In commenting on the reaction to Rush Limbaugh’s drug addiction, fellow radio talk-show host Michael Savage used the biblical quotation, “Let he who is without sin cast the first stone.”  When antidrug warrior Limbaugh was exposed as a subject of a criminal drug investigation, however, it was inevitable that the self-described “epitome of morality and virtue” who preached “character counts” and demanded accountability for Bill Clinton under “the rule of law” would come in for strong criticism.

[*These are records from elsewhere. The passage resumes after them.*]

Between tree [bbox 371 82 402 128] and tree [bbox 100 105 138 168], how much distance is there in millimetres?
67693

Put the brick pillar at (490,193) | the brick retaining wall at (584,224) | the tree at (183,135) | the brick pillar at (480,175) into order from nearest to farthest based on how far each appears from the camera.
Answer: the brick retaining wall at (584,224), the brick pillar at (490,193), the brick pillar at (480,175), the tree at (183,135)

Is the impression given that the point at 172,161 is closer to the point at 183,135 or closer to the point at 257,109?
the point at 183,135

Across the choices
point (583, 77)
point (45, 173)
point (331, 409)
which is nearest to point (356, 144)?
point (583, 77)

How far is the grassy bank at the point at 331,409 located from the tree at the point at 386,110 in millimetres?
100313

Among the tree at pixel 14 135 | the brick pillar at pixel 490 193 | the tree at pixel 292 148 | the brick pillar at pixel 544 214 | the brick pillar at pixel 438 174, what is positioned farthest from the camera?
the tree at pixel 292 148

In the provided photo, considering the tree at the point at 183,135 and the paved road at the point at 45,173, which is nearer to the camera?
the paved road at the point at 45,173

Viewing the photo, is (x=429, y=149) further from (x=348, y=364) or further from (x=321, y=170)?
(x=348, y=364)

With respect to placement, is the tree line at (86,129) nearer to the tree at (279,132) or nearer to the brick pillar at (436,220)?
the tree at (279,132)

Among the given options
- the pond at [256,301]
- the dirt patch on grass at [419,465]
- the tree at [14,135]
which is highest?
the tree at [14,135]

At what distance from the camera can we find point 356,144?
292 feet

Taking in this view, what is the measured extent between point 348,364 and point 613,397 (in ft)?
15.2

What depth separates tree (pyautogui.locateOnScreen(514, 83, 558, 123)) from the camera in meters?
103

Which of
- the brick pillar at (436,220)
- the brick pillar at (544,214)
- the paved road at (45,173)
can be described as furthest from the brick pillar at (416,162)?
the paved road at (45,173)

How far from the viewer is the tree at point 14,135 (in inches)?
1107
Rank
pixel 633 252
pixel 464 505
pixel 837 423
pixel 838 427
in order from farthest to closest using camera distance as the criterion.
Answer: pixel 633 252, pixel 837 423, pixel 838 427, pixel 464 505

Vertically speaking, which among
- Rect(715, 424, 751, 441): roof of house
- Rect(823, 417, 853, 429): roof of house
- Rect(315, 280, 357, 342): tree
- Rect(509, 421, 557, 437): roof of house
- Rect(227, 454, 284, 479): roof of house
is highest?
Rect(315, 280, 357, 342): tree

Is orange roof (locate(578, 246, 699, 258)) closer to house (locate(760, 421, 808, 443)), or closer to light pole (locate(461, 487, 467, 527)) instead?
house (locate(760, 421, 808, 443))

See, I Told You So was the title of one of Limbaugh’s ghostwritten books, but I could now write the same about Limbaugh.  My article in the March 1995 issue of Chronicles, “The Real Rush Limbaugh” (Vital Signs), was a follow-up to my August 28, 1994, Washington Post column, “Limbaugh, Leftward into Limbo,” both of which questioned his authority as a conservative spokesman.  The contradictions between Limbaugh’s personal and public lives could not be ignored.

Though he was a professed Reaganite, Limbaugh had never voted for Reagan.  A strong defender of traditional morality and religion who told a Christian magazine that Jesus holds “the answers” to life’s problems, he was working on his third marriage and did not go to church.  He said he gave interviews to Playboy and Penthouse because he was a Christ-like figure taking salvation to “the sinners.”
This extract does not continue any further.